AGI – Cucù al posto di Gesù. E scoppia la polemica per quanto accaduto in una scuola elementare del padovano, la De Amicis di Agna, dove per la recita di Natale è stata tolta dalle maestre la parola Gesù per venire incontro ai diversi orientamenti religiosi dei bambini.
Facile immaginare lo sconcerto dei genitori di religione cattolica, che non erano stati avvisati dal cambiamento del testo, così come inevitabile è stata l’indignazione del Presidente della regione Veneto, Luca Zaia per il quale “l’avvenuta modifica in maniera artificiosa di una canzone di Natale nel nome di una teorica voglia di inclusione e rispetto è un grave errore: pensare di favorire l’accoglienza cancellando i riferimenti alla nostra religione, alla nostra identità, alla cultura che da secoli e secoli caratterizza il Veneto è un gesto che non possiamo accettare”.
“Innanzitutto – sottolinea Zaia – ricordiamo che non stiamo parlando di una preghiera, ma di una canzone.
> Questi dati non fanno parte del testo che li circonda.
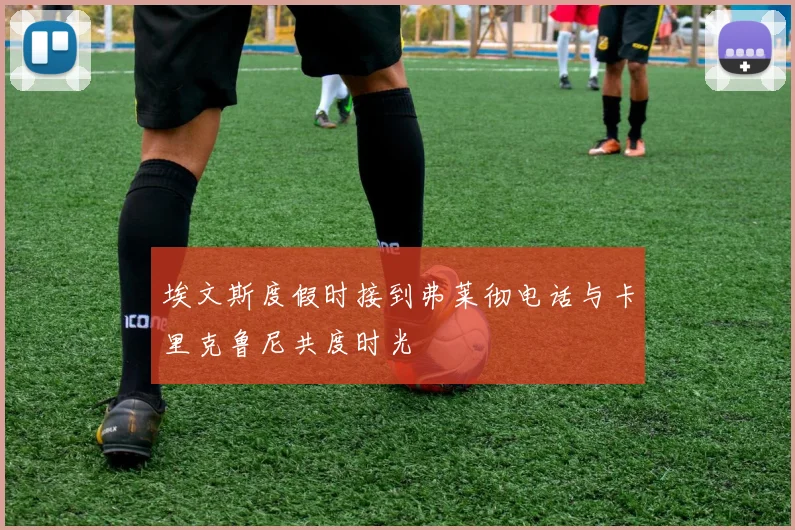 埃文斯度假时接到弗莱彻电话与卡里克鲁尼共度时光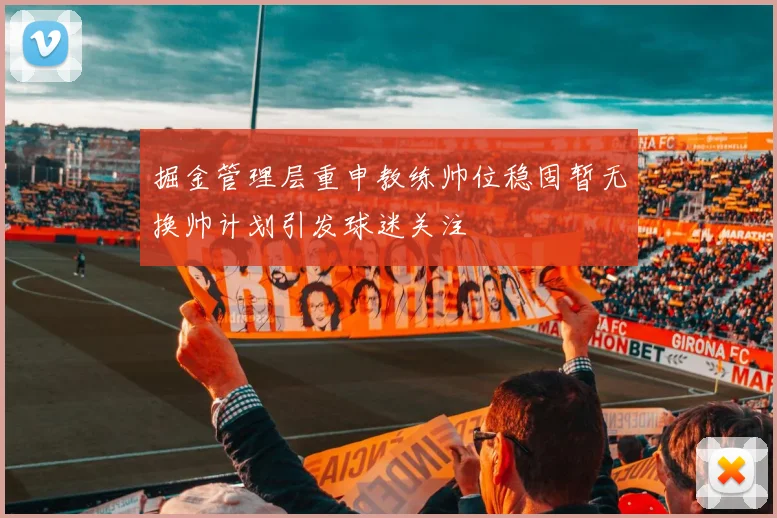 掘金管理层重申教练帅位稳固暂无换帅计划引发球迷关注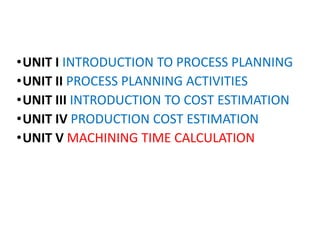 •UNIT I INTRODUCTION TO PROCESS PLANNING
•UNIT II PROCESS PLANNING ACTIVITIES
•UNIT III INTRODUCTION TO COST ESTIMATION
•UNIT IV PRODUCTION COST ESTIMATION
•UNIT V MACHINING TIME CALCULATION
L’imposizione di una preghiera a bambini di altra fede potrebbe certamente essere subita come una forzatura. Ma questo è un testo musicale, con un profilo identitario. Incomprensibile, siamo in un Paese dove si difende giustamente qualsiasi prodotto artistico e intellettuale anche nei suoi contenuti più forti, ma in questo caso si permette di intervenire su una canzone modificandola e stravolgendola così, nel nome del ‘politically correct’: un’intera comunità si interroga sul perchè di questa scelta. Ho l’impressione che si stia esagerando, e lo dice una persona che ha fatto della tolleranza una scelta di vita”.
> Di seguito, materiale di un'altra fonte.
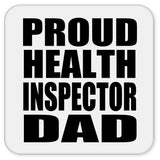 Proud Health Inspector Dad - Drink Coaster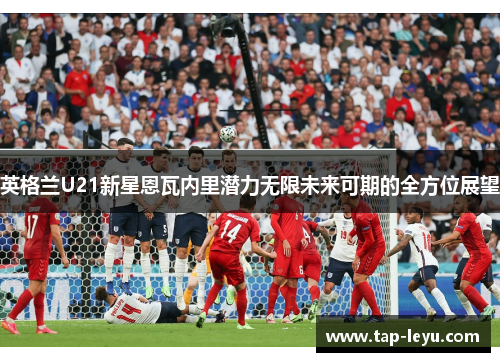 英格兰U21新星恩瓦内里潜力无限未来可期的全方位展望 英格兰U21新星恩瓦内里潜力无限未来可期的全方位展望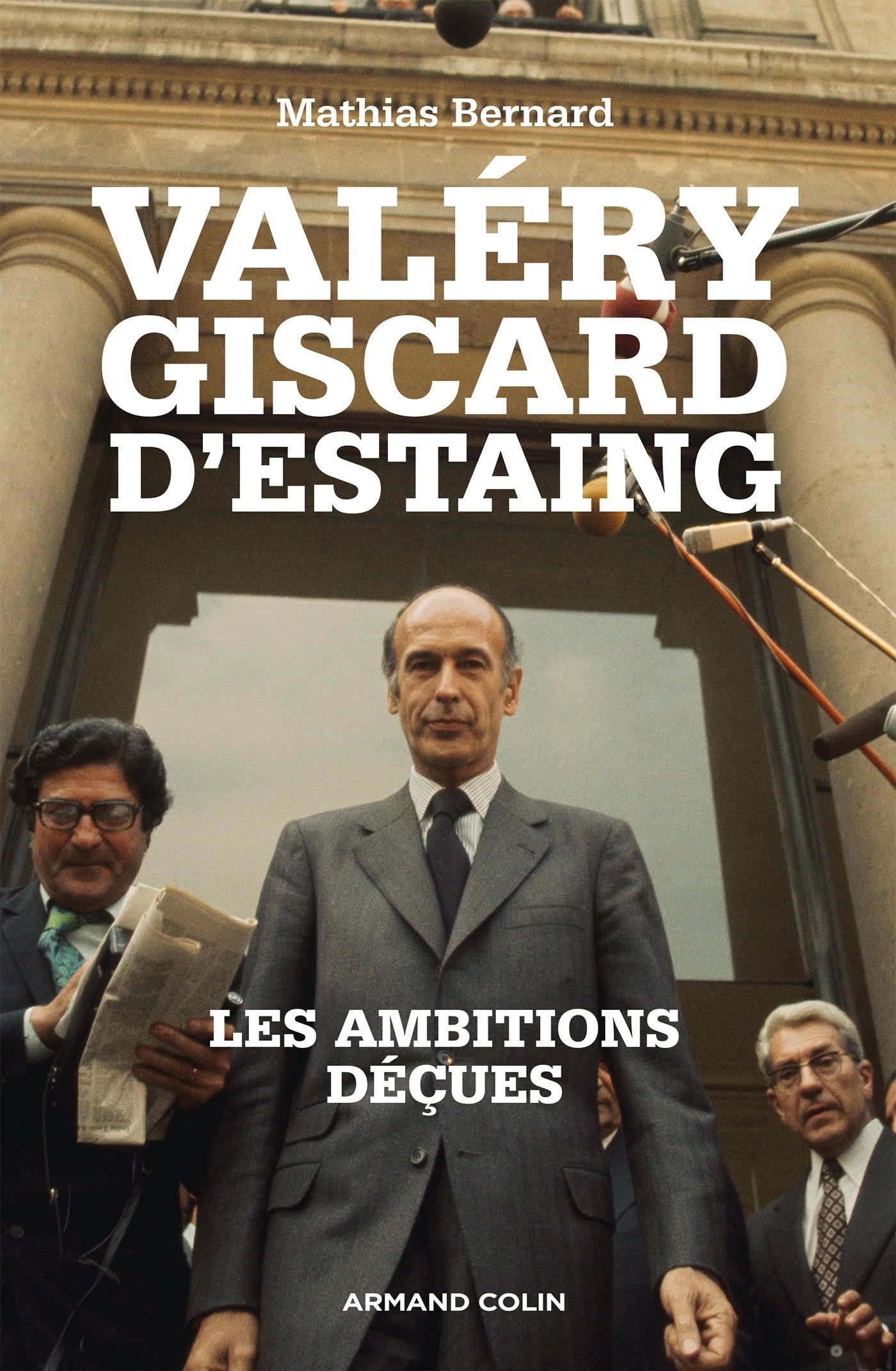 Valéry Giscard d'Estaing: Les ambitions déçues book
“Ricordo anche che, ed è bene che sia studiato da molti teorici di un laicismo dogmatico, anche nell’Islam Gesù è riconosciuto come una delle figure cardine, uno dei profeti – conclude il Presidente del Veneto -. Il messaggio di pace del Natale non è certo una minaccia o un ostacolo all’incontro tra culture differenti. Così come non lo sono i simboli cristiani che riassumono l’identità della nostra gente e delle nostre comunità, un’identità che è il frutto della nostra storia e va oltre il puro aspetto religioso.
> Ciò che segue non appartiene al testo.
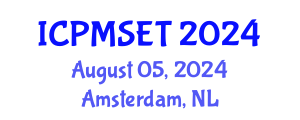 International Conference on Polymer Materials Science, Engineering and Technology (ICPMSET) August 05, 2024 - Amsterdam, Netherlands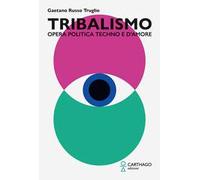 Tribalismo. Opera politica techno e d’amore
Se nascondiamo quelle che sono le nostre vere radici non facciamo un piacere a nessuno: né ai veneti da sempre né ai nuovi veneti. Farlo, infatti, significa rinunciare a presentarci per quelli che siamo, offrendo un’immagine della nostra società che non è quella reale, svuotando del loro senso profondo le nostre tradizioni e improvvisando una motivazione artificiale alla base delle festività che hanno da sempre cadenzato la nostra vita di comunità segnandone il cammino fino ad oggi. L’inclusione è, e deve essere, riconoscimento leale della reciproca cultura: su questo non sono disposto a scendere a compromessi”.